Friday, October 23, 2015
frustrating insertion of the blood funnel, koch guided by a fringe theory of domestic politics and economics
marketplace | We went to Koch Industries headquarters last week to spend about an hour with co-owner, chairman and CEO Charles Koch. Koch and his brother David, both billionaires, are also known as dedicated right-wing political fundraisers.
Ryssdal: Charles Koch, welcome to the program.
Koch: Thanks, thanks for having me.
Ryssdal: There you are, Boston, Massachusetts, 1961. Couple of graduate degrees from MIT, and you come back to Wichita, Kansas. Why?
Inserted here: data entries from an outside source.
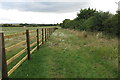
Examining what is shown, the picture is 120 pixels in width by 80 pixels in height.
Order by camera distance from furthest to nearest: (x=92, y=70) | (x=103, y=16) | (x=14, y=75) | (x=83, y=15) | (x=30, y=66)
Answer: (x=83, y=15), (x=103, y=16), (x=30, y=66), (x=92, y=70), (x=14, y=75)

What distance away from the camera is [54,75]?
406cm

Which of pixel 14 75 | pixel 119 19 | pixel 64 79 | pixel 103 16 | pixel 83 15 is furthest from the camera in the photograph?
pixel 83 15

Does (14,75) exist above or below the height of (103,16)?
below

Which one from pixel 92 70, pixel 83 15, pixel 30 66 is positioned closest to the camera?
pixel 92 70

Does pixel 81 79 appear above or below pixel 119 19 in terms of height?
below

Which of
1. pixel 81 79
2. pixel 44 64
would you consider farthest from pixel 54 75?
pixel 44 64

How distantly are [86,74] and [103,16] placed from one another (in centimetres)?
1383

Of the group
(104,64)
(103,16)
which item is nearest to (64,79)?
(104,64)

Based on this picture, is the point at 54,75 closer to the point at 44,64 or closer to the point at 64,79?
the point at 64,79

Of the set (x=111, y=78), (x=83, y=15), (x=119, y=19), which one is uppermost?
(x=83, y=15)

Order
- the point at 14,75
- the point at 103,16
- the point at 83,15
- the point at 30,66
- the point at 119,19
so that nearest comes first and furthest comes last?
the point at 14,75 → the point at 30,66 → the point at 119,19 → the point at 103,16 → the point at 83,15

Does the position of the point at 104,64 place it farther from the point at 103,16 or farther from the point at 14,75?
the point at 103,16

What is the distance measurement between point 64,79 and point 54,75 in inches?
17.0

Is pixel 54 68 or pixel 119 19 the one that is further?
pixel 119 19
Koch: Well my father had, uh ... I was working for a consulting firm back there, which was then one of the leading consulting firms, Arthur D. Little, and I was learning a lot, and it was a great place to be when you're single. All the girls schools there and they had jazz bars. I mean it was terrific. I loved it. Learning a lot, doing consulting for all sorts of big companies -- process development, product development, management services. And so my father starts calling me, urging me to come back to Wichita, and I remember what it was like growing up under him. Like, starting at age six he had me work in virtually all my spare time, and I don't mean doing easy stuff. Like, started out at age six digging dandelions at, you know, 100 degree temperature, and I'm thinking, "Why did my father hate me, and all my friend's fathers love them?" Because they're out swimming, and having a great time, and here I am digging that. And you, because you have to dig down. If you pull them up the roots will stay there, and they come right back.
Ryssdal: That's right.
Koch: So I'm out there digging, and then I soon graduate to bailing hay, shoveling out stalls, milking cows, digging ditches, all this other stuff, and that continued until I started working other places. And -
Ryssdal: So you say he was tough, your old man was?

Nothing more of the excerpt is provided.